At the 13th edition of the World Social Forum (WSF) and in the year in which CESE is celebrating 45 years of operations, the team joined thousands of activists to shout out against the rights violations suffered around the world.  Social movements, grassroots organizations, trade unions, student movements, international delegations and cooperation agencies marched together around the slogan “Resist is to create. Resist is to transform!”.

For Dimas Galvão, CESE’s Projects and Training Coordinator, CESE’s participation in the forum provides a unique opportunity, given that it is an event for reflection about the global context of the struggle for rights waged in all parts of the planet: “The WSF is an auspicious moment.  We are excited to be participating.  I hope that this WSF sheds new light for us to reflect on the Brazilian reality and to advance in the resistance process for the construction of a full democracy and a fairer society.”

Since its establishment in 2001, this is the first time the forum has been held in a city in the Northeast.  And despite organizational difficulties, due to funding limitations and because of the unfavourable political situation, CESE had a chance to dialogue and listen more directly to the sectors it supports. “We believe in the WSF, because this exchange helps CESE to reflect on its role in this scenario, to develop policies and strategies to confront rights violations in a context of setbacks,” Dimas Galvão stated.

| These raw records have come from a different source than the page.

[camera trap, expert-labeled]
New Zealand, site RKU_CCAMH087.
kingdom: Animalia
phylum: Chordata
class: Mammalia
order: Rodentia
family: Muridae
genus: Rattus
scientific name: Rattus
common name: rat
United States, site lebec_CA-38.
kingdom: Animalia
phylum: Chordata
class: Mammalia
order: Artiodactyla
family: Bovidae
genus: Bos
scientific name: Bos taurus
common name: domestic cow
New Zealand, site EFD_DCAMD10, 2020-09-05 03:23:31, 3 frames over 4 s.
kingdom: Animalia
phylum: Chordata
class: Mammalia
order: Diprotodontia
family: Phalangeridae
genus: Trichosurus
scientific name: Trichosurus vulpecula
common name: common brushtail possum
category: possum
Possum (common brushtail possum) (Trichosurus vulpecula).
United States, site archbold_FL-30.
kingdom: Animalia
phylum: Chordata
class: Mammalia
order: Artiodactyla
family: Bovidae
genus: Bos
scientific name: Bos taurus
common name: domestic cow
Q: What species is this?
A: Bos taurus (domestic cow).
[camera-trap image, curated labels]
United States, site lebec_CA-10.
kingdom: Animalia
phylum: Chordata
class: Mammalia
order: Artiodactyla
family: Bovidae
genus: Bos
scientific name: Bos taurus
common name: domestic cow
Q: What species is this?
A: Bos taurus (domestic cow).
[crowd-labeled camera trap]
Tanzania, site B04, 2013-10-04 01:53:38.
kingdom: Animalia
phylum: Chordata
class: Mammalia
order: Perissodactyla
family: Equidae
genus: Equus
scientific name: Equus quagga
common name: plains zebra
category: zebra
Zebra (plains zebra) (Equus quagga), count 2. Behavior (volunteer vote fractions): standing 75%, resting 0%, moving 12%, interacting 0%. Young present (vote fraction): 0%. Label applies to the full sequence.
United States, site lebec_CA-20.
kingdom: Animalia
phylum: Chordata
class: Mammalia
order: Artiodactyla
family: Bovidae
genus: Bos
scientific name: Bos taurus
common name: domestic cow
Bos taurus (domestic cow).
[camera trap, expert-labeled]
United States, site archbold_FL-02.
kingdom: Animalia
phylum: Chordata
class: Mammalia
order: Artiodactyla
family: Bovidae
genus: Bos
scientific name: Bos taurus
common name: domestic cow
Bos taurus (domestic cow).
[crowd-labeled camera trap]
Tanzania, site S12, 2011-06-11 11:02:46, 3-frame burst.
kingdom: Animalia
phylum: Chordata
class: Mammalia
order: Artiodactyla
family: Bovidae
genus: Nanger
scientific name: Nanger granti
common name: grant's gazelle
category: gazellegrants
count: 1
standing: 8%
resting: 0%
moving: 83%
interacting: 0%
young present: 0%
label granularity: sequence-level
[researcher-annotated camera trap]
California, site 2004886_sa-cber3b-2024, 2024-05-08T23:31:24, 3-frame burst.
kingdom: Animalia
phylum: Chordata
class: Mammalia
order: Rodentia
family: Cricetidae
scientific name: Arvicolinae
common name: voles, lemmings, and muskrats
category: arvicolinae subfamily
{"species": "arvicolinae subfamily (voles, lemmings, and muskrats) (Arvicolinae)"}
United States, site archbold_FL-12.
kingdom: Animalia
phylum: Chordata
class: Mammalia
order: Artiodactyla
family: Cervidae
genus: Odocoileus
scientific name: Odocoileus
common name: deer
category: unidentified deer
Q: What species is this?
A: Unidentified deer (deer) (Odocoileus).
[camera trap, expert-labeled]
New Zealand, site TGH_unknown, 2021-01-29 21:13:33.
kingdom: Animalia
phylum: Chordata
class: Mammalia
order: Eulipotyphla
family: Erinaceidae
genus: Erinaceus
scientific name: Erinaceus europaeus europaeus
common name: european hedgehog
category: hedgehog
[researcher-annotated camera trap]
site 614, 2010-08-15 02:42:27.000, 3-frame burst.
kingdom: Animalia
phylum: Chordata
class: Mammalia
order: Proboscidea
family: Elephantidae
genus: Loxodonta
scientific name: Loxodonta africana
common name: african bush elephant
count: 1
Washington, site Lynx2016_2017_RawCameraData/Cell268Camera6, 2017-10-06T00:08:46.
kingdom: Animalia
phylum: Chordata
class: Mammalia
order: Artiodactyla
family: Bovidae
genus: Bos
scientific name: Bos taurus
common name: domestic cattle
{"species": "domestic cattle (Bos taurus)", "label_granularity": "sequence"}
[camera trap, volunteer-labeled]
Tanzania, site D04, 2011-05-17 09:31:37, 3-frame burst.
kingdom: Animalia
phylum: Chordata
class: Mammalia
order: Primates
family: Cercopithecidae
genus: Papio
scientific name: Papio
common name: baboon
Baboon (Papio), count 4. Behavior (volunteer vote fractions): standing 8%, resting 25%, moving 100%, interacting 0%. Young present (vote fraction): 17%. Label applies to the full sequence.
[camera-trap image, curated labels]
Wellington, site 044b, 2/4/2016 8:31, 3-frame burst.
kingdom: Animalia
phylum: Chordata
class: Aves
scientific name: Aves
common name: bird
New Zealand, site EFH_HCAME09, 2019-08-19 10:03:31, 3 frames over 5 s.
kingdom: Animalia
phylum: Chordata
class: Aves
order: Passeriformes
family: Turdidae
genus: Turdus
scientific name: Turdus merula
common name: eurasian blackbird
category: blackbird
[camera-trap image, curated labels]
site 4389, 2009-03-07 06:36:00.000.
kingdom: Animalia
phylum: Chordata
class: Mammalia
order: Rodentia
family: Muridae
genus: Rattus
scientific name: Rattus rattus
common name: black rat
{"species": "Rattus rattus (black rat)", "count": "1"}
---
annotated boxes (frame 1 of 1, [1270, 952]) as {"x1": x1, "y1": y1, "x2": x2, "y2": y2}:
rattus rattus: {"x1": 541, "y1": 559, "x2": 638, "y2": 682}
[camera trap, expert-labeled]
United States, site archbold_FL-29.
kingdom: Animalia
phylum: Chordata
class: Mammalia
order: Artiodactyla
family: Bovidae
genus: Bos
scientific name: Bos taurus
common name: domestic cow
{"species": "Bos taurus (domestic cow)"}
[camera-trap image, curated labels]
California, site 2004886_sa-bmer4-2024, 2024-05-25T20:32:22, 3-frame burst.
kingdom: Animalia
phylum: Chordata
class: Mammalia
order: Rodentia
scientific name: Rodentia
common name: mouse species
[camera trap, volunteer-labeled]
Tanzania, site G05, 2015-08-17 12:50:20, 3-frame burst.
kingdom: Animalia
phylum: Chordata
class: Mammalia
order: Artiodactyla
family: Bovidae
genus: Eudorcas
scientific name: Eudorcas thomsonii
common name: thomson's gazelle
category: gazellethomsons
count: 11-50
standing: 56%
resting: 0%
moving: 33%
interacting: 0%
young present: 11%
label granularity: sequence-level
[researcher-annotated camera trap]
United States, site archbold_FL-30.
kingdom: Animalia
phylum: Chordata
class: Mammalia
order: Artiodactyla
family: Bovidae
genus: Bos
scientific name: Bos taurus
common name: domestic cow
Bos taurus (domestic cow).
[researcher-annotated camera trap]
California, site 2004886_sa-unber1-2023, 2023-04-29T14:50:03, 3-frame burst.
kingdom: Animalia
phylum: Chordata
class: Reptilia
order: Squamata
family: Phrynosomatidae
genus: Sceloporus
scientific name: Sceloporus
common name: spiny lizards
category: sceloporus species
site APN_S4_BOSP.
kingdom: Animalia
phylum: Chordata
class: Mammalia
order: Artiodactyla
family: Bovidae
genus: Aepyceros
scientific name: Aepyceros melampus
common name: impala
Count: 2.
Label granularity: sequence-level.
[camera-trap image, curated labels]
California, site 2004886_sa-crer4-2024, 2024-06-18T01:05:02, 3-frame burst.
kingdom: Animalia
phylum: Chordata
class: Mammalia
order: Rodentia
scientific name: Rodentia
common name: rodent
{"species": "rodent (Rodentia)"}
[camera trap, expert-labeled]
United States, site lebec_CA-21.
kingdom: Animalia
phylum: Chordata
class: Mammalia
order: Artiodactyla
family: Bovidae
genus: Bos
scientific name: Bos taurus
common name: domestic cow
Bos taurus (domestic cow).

Maria Conceição da Cruz, who came from the municipality of Codó (MA) to camp at CESE, works with agroextractivist famers in the solidarity economy and is part of the Association for the Training and Capacity Building of the Cocais.  She outlined her reasons for coming to the 2018 WSF: “I am here to say no to Temer, to say no to government projects and decisions that do not consult the people.” She ended her speech in the hope that grassroots groups will be able to advance their struggles: “I believe in grassroots strength, in the organization of the people of Brazil and of the world, that there is hope to transform the difficult days which we are experiencing”.

With the same expectation of change, Silas Santos, organizer of the Intercontinental Youth Camp, highlighted the importance of young people’s participation in the WSF’s Opening March: “When young people are organized, participation in this act is to aspire, to show that we are present, that we resist and fight! Because in the current political situation what we have done most is to resist, to reinvent and create new forms of dialogue, of debating public policies and resisting the coups and threats to rights,” Silas asserted.  For him, young people have the power and dynamic to readapt and reframe and the WSF is a favourable arena for new ideas of resistance and transformation.